Among the tracks on the new release are revised versions of “Severina,” co-written with her filmmaker brother, Robert, in memory of their grandmother, Severina Rodriguez, and the title track, “Viva Bandolera.” Aside from bandmate/co-writer, Robert LaRoche, and David Perales, the tracks include musical artists, Rick del Castillo, David Garza, Alex Ruiz (who also co-wrote the song “Tequileros”), Tito Larriva, Michael Ramos and Joe Reyes, among many others.

Patricia Vonne
Patricia Vonne

“Traeme Paz,” heard in the Robert Rodriguez film, “Once Upon A Time In Mexico” and “Mexicali de Chispa,” co-written with her brother, features Vonne on lead guitar. “La Gitana de Trianatells a story of Vonne’s sister and the song captures her passion for flamenco and the haunting magic of the city. Also on the album is “Mujeres Desaparecidas,” a song she wrote to bring awareness about the disappearance and death of so many women in Mexico. She has since donated the song to Amnesty International.

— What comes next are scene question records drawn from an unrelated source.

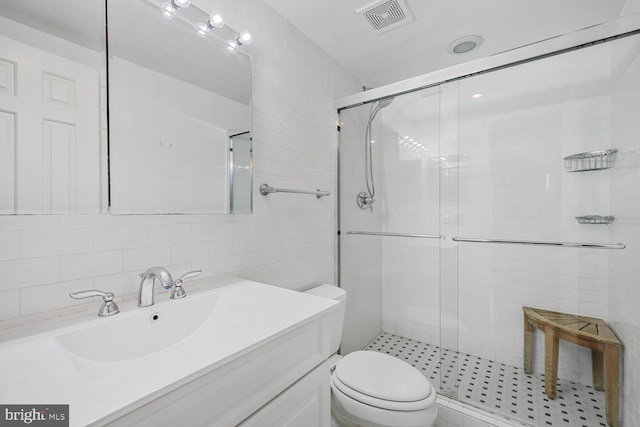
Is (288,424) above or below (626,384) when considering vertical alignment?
above

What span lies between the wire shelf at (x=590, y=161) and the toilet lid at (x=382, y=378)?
1381 mm

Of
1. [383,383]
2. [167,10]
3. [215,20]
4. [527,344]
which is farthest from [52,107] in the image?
[527,344]

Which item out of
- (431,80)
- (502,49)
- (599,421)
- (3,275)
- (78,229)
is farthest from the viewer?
(502,49)

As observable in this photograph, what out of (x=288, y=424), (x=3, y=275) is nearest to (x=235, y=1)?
(x=3, y=275)

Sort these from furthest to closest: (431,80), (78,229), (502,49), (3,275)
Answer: (502,49) → (431,80) → (78,229) → (3,275)

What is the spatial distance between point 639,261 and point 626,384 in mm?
564

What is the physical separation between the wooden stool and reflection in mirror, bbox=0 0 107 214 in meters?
2.24

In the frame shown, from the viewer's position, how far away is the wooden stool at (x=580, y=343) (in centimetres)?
134

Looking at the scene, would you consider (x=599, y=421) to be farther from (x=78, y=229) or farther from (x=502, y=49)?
(x=78, y=229)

Aside from her music career, Vonne’s credits in cinema continue to grow. In her latest work in 2014’s “Sin City: A Dame to Kill For,” she portrays Dallas (aka the Zorro Girl). She’s also being noted by critics and fans after years of toil. This past March during SXSW, she won the Best Female Vocalist title at the Austin Music Awards, as well as an award for her dexterity with her signature instrument, the castanets. “When I won, it meant so much to me as I was about to release my sixth album. It was my first award for this ever. It did not happen overnight.”

Another standout song from the new CD is, “El Marinero y La Sirena,” written in collaboration with fellow San Antonian, Michael Martin. They created a nautical-themed animated video as well. The short, shot and edited by Vonne, was featured at the SXSW Film Festival 2015 and the following month, it won the Audience Award at the Cine Las Americas International Film Festival.

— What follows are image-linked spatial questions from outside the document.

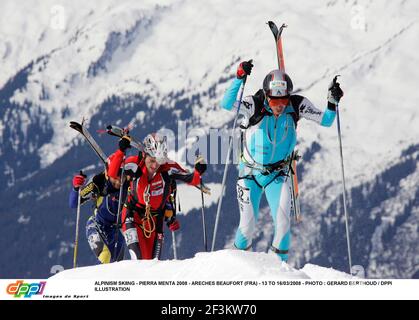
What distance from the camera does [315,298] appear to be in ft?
36.4

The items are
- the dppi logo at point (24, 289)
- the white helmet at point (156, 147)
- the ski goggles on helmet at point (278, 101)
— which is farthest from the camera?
the white helmet at point (156, 147)

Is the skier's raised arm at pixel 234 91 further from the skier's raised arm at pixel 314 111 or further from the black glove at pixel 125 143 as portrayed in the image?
the black glove at pixel 125 143

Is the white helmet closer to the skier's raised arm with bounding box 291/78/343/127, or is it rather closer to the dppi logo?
the skier's raised arm with bounding box 291/78/343/127

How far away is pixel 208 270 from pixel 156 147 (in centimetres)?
785

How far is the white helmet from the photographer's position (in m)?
20.8

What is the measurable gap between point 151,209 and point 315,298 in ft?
34.6

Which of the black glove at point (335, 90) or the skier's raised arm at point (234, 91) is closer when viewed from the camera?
the skier's raised arm at point (234, 91)

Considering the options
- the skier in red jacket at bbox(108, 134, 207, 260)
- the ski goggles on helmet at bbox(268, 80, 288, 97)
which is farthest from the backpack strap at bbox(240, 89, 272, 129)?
the skier in red jacket at bbox(108, 134, 207, 260)

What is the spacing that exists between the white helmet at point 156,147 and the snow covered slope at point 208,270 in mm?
5932

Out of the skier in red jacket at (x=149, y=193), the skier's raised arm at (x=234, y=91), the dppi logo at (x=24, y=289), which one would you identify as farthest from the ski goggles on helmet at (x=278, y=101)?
Answer: the dppi logo at (x=24, y=289)

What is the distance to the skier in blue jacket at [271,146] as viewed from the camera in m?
19.1

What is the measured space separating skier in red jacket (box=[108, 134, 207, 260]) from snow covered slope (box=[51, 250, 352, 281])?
6.02 metres

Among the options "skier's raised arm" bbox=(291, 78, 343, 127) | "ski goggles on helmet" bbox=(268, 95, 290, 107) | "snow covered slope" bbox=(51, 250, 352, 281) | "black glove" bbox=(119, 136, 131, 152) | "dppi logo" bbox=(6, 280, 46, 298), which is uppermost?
"ski goggles on helmet" bbox=(268, 95, 290, 107)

There is no doubt all the Rodriguez siblings have an abundance of creativity. Patricia cited her parents as the main influence as they were growing up. After their mother took guitar classes, it led to her teaching the children harmonies and songs. “But she also took us to the revival house, the Olmos Theater. We saw films from the Golden Age of Hollywood. It was always about the arts – they always encouraged that. My dad played the drums and put himself through school playing in a college band. It looked like an orchestra.”

Life was not always easy. Their father worked as a traveling salesman for 39 years and eventually went into real estate. Their mother returned to nursing.  “I learned my work ethic from them,” said Vonne. “Yes, I am related to a famous filmmaker, but let’s look back at his history. He went through Pharmaco in order to have money for films. There is the passion.”

She dedicated “Viva Bandolera” to her parents for sharing their passion. “I am glad to thank them. There are not a lot of parents that are supportive of the arts.

“This album is special to me because I wanted it to capture my Latina heritage on one disk,” Vonne says. “It’s a big part of my identity and I feel I’ve accomplished what I set out to do. With this album I feel I’ve come full circle as an artist.”